Perhaps the clearest violation along these lines occurs in what I might term, for lack of a better word, ‘volleying’. There’s two primary locations in which the film takes place (if you’ve seen the trailers, you’ve already had this reveal spoiled) and the script has such an insecurity at the mainline ethos that’s driving its narrative thread that it feels the need to spool these strands up in neat packages bookending scenes. So in one location we have a character say, “I wonder what he’s thinking now”, CUT TO: the other scene, where we see what he’s thinking now. Later we have another instance of this, where the character says, “…provided nothing bad goes wrong”, CUT TO: the other scene, something bad goes wrong. It feels cheap, artificial, and, in a movie that expects you to understand how burning hydrazine fuel can make water, belittles the audience.

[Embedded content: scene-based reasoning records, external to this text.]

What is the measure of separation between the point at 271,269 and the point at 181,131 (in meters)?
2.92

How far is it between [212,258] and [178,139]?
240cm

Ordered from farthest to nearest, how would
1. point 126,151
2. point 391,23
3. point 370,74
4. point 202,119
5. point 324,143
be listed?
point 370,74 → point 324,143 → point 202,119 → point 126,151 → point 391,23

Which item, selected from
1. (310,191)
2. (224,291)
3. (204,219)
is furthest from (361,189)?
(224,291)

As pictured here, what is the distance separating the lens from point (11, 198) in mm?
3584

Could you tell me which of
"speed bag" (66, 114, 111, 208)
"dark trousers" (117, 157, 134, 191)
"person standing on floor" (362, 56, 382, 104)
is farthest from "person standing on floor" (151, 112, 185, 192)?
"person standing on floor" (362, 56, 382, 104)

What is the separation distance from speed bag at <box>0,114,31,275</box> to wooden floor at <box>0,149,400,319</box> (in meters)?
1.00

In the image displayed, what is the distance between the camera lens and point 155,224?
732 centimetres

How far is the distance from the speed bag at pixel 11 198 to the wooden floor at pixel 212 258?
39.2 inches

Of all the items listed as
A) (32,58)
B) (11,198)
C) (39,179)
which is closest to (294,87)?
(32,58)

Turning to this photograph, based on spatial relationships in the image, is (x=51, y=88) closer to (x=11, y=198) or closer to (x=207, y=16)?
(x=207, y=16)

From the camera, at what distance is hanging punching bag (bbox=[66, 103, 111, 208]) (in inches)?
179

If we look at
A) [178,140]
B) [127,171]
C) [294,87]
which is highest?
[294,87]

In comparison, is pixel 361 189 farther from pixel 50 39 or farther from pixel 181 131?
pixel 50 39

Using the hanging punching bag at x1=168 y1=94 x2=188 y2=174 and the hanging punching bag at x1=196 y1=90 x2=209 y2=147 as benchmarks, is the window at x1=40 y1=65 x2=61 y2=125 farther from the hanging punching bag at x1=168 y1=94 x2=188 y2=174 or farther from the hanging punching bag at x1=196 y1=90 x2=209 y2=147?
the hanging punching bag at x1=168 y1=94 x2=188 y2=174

Yet, the most egregious sin of this technique is that it ultimately undermines the hidden pathos of Weir’s original novel. To be clear, there’s very little internal meditation in the source material, but the screen begs such a demand to explore this; this is a man stuck on fucking Mars. Can you imagine the emotional weight to bear on this individual? He’s four years out from potential rescue and stuck on this desolate, beautifully realized world – but yet we make nothing of it. We spend so much time inside the hab or MAV that it’s even difficult to locate the film on Mars rather than some highly advanced submersible. The landscape, frightening as it is, doesn’t exist outside Scott’s sterile 5-second cuts. Admittedly, there is one small moment later in the film that’s shared solely between Watney and the landscape, but it occurs with so little emotional buildup and is so quickly glazed over that it lacks the punch it so justly should have. Whereas in the novel this tension is often broken by the juvenile interruptions of Watney’s own unrealistic dialogue, referencing pirate-ninjas and other cultural milieu of the subredit generation, in the film this is broken by the insistent, driving force of the film itself. So much effort’s gone into putting Watney in exactly this place, on exactly this journey, exactly this isolated, that it’s a shame this journey is so harried by the need to just get to the fucking end, and to do so in as conventional, as neat manner as possible.